義朝正室の長子・頼朝は、北条氏の支配領域である伊豆(蛭ケ小島?)に配流の身となる。14歳時である。この地方の霊山・箱根権現や走湯権現に帰依して、読経に専心、亡父・義朝や源氏一門を弔いながら、一地方武士として過ごしていきます。

 

流刑中、伊豆の豪族・北条時政の長女・政子と結婚(1175頃?)。一方、以仁王による平氏打倒の令旨を受けて挙兵するが、“石橋山の戦い”で敗北、安房国に逃れる(1180.08.29)。安房、上総、下総を平定して、父・義朝の住んでいた鎌倉に入る(同年10.07)。以後、同地は幕府の本拠地として発展することとなる。

 

以上、NHK『鎌倉殿…』の復習でした。さて、父・頼朝の歌才に目を向けます。
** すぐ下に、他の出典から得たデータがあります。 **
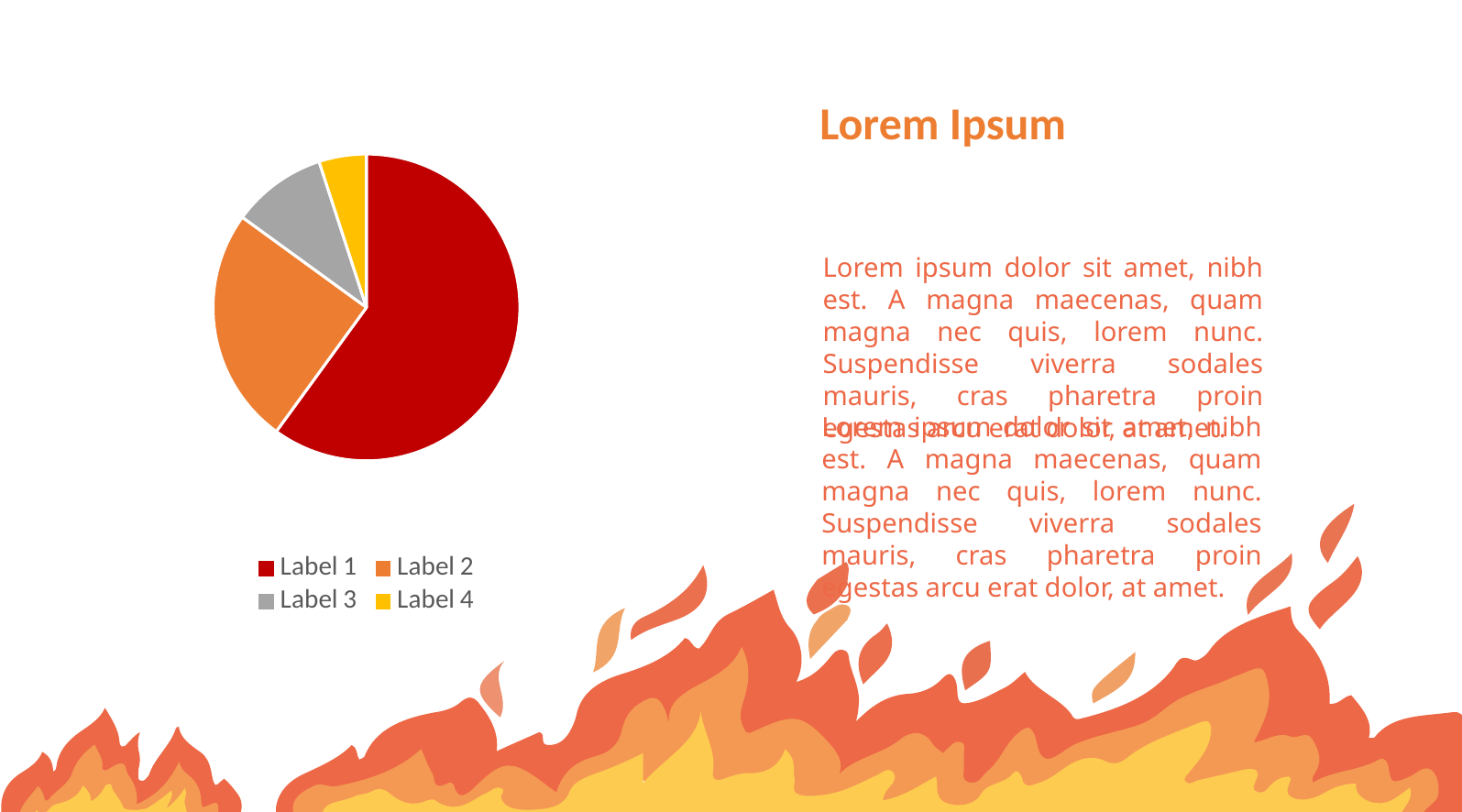
Which slice is larger in the pie chart, Label 3 or Label 4? Label 3 Which category is shown in yellow in the pie chart? Label 4 Which category has the largest slice in the pie chart? Label 1 What kind of chart is shown on the slide? pie chart What colour is the Label 3 slice in the pie chart? gray How many slices does the pie chart have? 4 Which slice is larger in the pie chart, Label 2 or Label 3? Label 2 Which slice is larger in the pie chart, Label 1 or Label 2? Label 1 How many entries does the legend of the pie chart list? 4 Does Label 1 take up more or less than half of the pie chart? more Which category has the smallest slice in the pie chart? Label 4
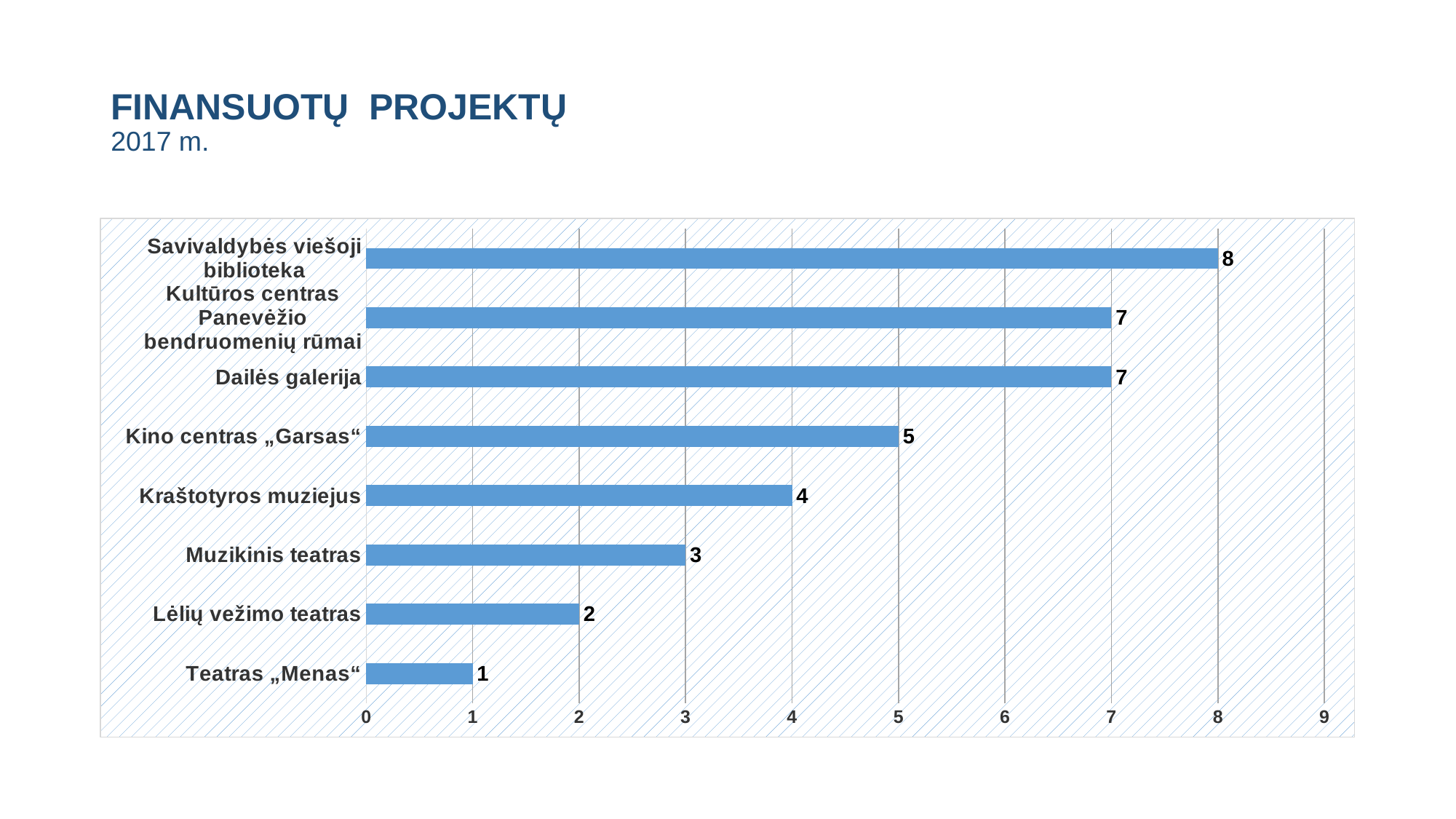
What is the value for Lėlių vežimo teatras? 2 How many categories are shown in the chart? 8 What is the difference between the values for Savivaldybės viešoji biblioteka and Muzikinis teatras? 5 Which is larger, the value for Dailės galerija or the value for Kraštotyros muziejus? Dailės galerija What is the title of the slide? FINANSUOTŲ PROJEKTŲ 2017 m. Which category has the highest value? Savivaldybės viešoji biblioteka What kind of chart is shown on the slide? bar chart What is the value for Kino centras „Garsas“? 5 Which category has the lowest value? Teatras „Menas“ What is the value for Savivaldybės viešoji biblioteka? 8 What is the value for Kraštotyros muziejus? 4 What is the difference between the values for Kino centras „Garsas“ and Lėlių vežimo teatras? 3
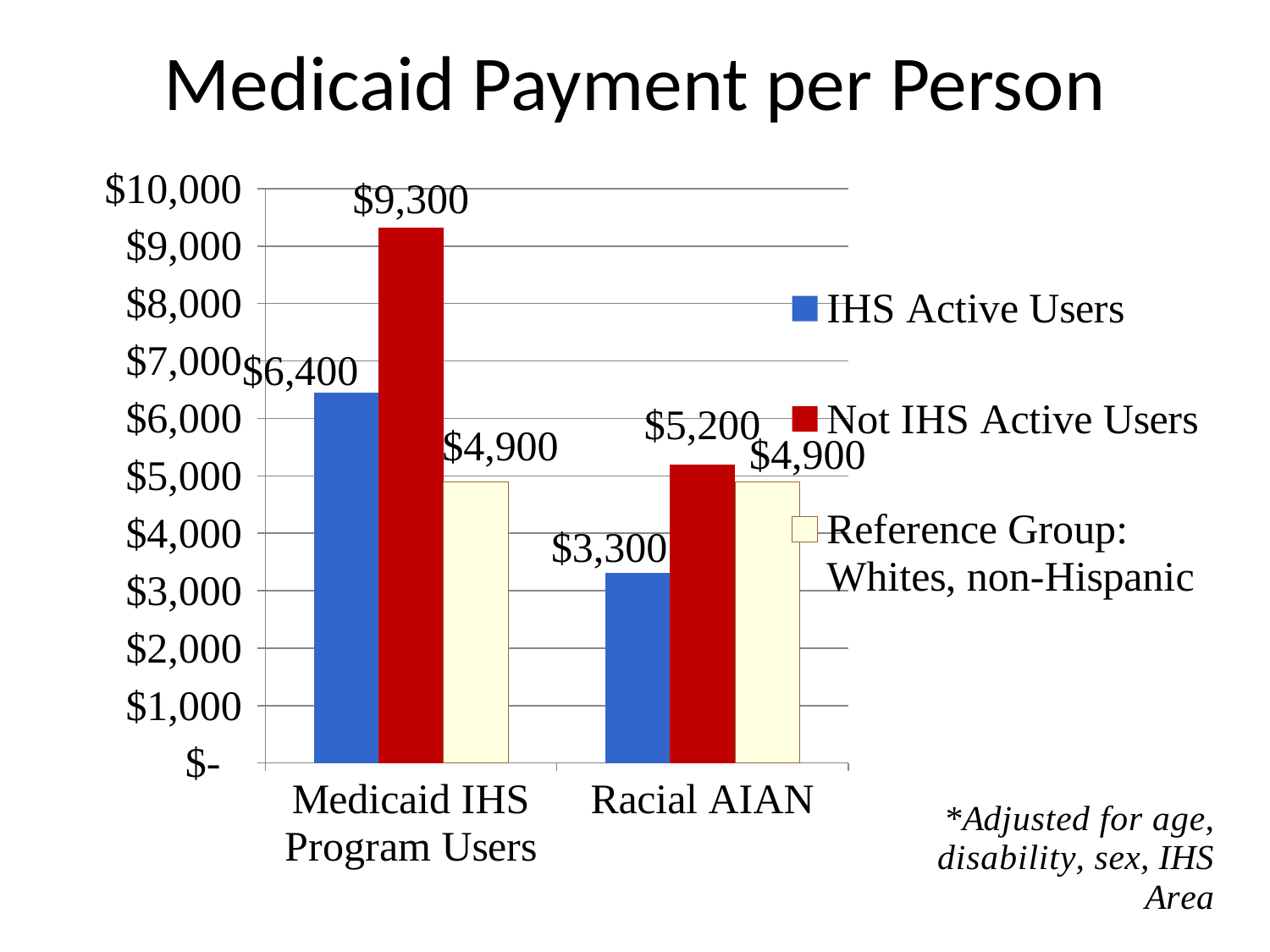
What is the value for Not IHS Active Users in the Racial AIAN group? $5,200 What is the title of the chart? Medicaid Payment per Person What kind of chart is shown on the slide? Bar chart How many categories are shown on the x axis? 2 What is the value for the Reference Group: Whites, non-Hispanic in the Medicaid IHS Program Users group? $4,900 What is the difference between the Reference Group and IHS Active Users in the Racial AIAN group? $1,600 How many series does the legend list? 3 What is the Medicaid payment per person for IHS Active Users in the Medicaid IHS Program Users group? $6,400 Which series has the lowest value in the Racial AIAN group? IHS Active Users Which series has the highest value in the Medicaid IHS Program Users group? Not IHS Active Users What is the difference between Not IHS Active Users and IHS Active Users in the Medicaid IHS Program Users group? $2,900 Which is larger: IHS Active Users in the Medicaid IHS Program Users group or Not IHS Active Users in the Racial AIAN group? IHS Active Users in the Medicaid IHS Program Users group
頼朝は、和歌の才にも優れ、『新古今集』に2首入集している。その一首:

 

道すがら 富士の煙も 分かざりき 

  晴るる間もなき 空の景色に  (『新古今集』巻第十 羇旅・975) 

 (大意) 道中、空に晴れ間を見せることはなく、富士山の噴煙も分からない 

  ほど曇っていたよ。  

 

当時、富士は噴煙を上げていたようである。富士は、真っ青な空に、冠雪の峰が聳え、煙が昇る情景を目にし、感動を覚えるように思えます。しかし定家は、どんよりと曇る雨空や雪空の下、煙も富岳も目にすることのない情景を佳しとします。真の姿は、“頭”・“心”で“理知的に見る”ものと言うことであろう。

 

頼朝・「道すがら……」の歌は、将に定家の意に叶った歌と言えよう。すなわち、頼朝は、“新古今調”作歌の奥義(?)に達していることを示しています。“道すがら”とは、内乱の諸勢力を抑え、幕府体制を整えた後に上洛していますが、“その折”ということである。上洛については次回に触れます。